# Help need to pick an R5 or R6



## KKCFamilyman (Aug 6, 2020)

I purchased the RP in Jan 2020. It was and is a good camera. The 2 shortcomings are the AF for a running puppy is pathetic and the 4k is cropped with no Dpaf. I was so excited for the R6 which is like a mini 1dX and 4k uncropped. I am now dissapointed that everyone seems to keep saying the R5 is better. I was hoping to have it last for all my family photo/video needs for the next 5 yrs till my kids graduate HS. I have now sood my RP so no camera to wait till more reviews come out. My ? Is should I move to the R for slightly better af tracking and 1080p video or get the R6/R5?


----------



## SteveC (Aug 6, 2020)

From what I'm seeing the R versus R6 is a wash--they have different strong points; R6 will have better AF, but R will have more resolution; you can go down a list but I don't know it personally so don't ask me! The R5 is unambiguously the most awesome tool of the four for stills, and does some video, even some 4K video, without issues. (4K HQ, however, does overheat).


----------



## pmjm (Aug 6, 2020)

The R5 is better and actually gets longer video record time than the R6. I have the R5 and the eye-AF for a running puppy is everything you would want it to be. But the autofocus system is identical on both cameras.

* Extracted records

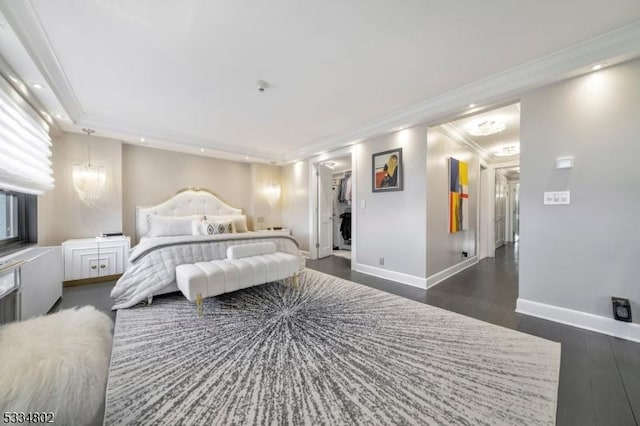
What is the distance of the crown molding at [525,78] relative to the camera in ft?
6.08

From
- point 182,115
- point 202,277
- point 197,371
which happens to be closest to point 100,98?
point 182,115

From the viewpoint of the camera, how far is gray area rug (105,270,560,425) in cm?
124

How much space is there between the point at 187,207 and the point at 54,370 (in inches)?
160

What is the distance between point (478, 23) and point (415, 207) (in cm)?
210

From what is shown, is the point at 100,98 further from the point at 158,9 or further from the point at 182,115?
the point at 158,9

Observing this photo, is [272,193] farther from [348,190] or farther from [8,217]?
[8,217]

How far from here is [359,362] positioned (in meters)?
1.65

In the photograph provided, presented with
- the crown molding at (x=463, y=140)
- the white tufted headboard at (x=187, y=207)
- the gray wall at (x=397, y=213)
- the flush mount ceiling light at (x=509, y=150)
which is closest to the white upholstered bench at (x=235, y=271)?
the gray wall at (x=397, y=213)

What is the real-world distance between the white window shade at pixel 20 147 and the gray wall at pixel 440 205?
441cm

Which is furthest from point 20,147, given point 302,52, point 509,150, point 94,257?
point 509,150

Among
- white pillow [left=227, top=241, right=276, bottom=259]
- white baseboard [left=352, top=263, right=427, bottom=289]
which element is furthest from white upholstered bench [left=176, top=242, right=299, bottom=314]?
white baseboard [left=352, top=263, right=427, bottom=289]

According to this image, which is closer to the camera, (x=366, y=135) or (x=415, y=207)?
(x=415, y=207)

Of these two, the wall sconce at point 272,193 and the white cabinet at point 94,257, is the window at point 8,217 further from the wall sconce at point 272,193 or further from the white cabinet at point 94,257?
the wall sconce at point 272,193

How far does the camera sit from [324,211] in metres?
5.39
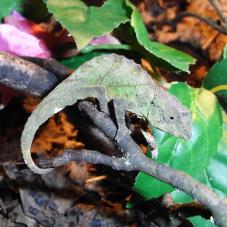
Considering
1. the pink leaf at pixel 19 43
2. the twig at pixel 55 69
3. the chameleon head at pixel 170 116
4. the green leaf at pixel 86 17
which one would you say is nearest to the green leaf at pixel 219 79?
the chameleon head at pixel 170 116

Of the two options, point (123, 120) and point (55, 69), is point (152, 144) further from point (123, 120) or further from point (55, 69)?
point (55, 69)

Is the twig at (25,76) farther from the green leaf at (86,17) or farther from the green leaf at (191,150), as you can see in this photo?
the green leaf at (191,150)

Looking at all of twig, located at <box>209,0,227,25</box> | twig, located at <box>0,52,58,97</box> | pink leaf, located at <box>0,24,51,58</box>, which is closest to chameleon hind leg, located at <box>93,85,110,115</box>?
twig, located at <box>0,52,58,97</box>

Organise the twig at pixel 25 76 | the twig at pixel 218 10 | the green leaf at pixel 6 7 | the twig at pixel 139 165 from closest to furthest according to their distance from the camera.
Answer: the twig at pixel 139 165 → the twig at pixel 25 76 → the green leaf at pixel 6 7 → the twig at pixel 218 10

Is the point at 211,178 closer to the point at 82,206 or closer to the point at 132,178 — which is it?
the point at 132,178

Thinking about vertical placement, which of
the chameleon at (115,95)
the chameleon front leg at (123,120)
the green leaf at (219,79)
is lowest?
the chameleon front leg at (123,120)

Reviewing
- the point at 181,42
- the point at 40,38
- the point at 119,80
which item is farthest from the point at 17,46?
the point at 181,42
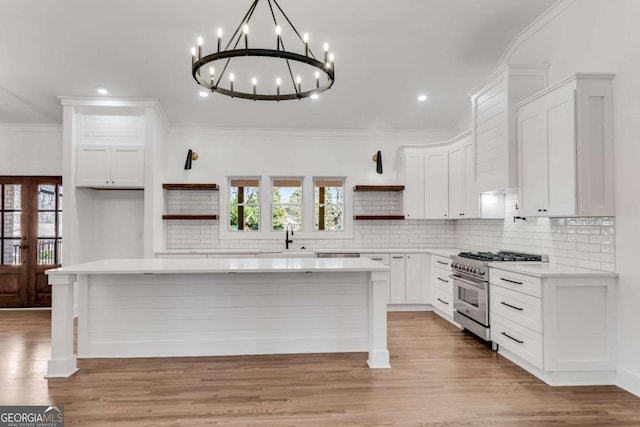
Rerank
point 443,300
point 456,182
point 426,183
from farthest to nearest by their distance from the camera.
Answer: point 426,183
point 456,182
point 443,300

* What you need to do
Print the camera thread between "The R5 is better and" and "on both cameras.", inclusive. The listing is unrelated to the camera thread and stands on its own.

* Task answer
The R5 is better and actually gets longer video record time than the R6. I have the R5 and the eye-AF for a running puppy is everything you would want it to be. But the autofocus system is identical on both cameras.